17. The judge has analysed all issues that have taken place. One of the criticisms that has been made is that the judge has only looked at isolated incidents rather than looking at matters in the round. It is clear from an analysis of the decision that that is not the case. Cumulatively the judge has made findings for which he has given reasons and has reached conclusions that he was entitled to on hearing the evidence. It has to be remembered that the Upper Tribunal is not rehearing the evidence but merely analysing whether or not the First-tier Tribunal Judge erred in law. Further, the judge was entitled to find at paragraph 81 that there was sufficiency of protection and that internal relocation was a reasonable outcome.
18. For all the above reasons I am satisfied that the judge has made findings that he was entitled to and has given full and sustainable reasons for these findings. Overall, the submissions amount to little more than mere disagreement with the findings of the judge.
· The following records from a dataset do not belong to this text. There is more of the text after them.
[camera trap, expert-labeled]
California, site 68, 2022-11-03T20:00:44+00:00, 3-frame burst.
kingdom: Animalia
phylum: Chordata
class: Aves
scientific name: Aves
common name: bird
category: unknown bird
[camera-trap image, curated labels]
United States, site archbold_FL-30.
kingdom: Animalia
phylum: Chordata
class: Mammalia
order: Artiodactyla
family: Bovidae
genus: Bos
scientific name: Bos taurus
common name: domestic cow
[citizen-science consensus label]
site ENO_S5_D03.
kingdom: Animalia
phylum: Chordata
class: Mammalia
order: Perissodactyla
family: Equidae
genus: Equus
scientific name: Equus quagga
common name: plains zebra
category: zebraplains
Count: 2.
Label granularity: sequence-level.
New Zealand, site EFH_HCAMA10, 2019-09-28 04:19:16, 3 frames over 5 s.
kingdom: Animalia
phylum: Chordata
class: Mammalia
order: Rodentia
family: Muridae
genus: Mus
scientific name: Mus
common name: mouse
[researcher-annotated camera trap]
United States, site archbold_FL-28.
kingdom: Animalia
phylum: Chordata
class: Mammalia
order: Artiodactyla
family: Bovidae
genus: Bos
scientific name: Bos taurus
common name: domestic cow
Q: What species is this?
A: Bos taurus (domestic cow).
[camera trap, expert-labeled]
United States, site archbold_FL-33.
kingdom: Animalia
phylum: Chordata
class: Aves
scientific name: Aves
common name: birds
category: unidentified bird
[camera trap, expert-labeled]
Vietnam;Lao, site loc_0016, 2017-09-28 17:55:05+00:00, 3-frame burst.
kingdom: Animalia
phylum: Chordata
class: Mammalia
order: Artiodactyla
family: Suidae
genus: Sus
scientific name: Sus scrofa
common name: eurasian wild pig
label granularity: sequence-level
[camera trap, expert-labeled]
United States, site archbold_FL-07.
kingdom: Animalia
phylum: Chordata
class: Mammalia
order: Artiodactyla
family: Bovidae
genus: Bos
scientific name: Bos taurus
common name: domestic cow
In such circumstances the decision and reasons disclose no material error of law and the Appellants' appeal is dismissed and the decision of the First-tier Tribunal Judge is maintained.
Notice of Decision

The decision of the First-tier Tribunal discloses no material error of law and the Appellants' appeal is dismissed and the decision of the First-tier Tribunal is maintained.

No anonymity direction is made.


Signed Date

Deputy Upper Tribunal Judge D N Harris



TO THE RESPONDENT
FEE AWARD

No application is made for a fee award and none is made.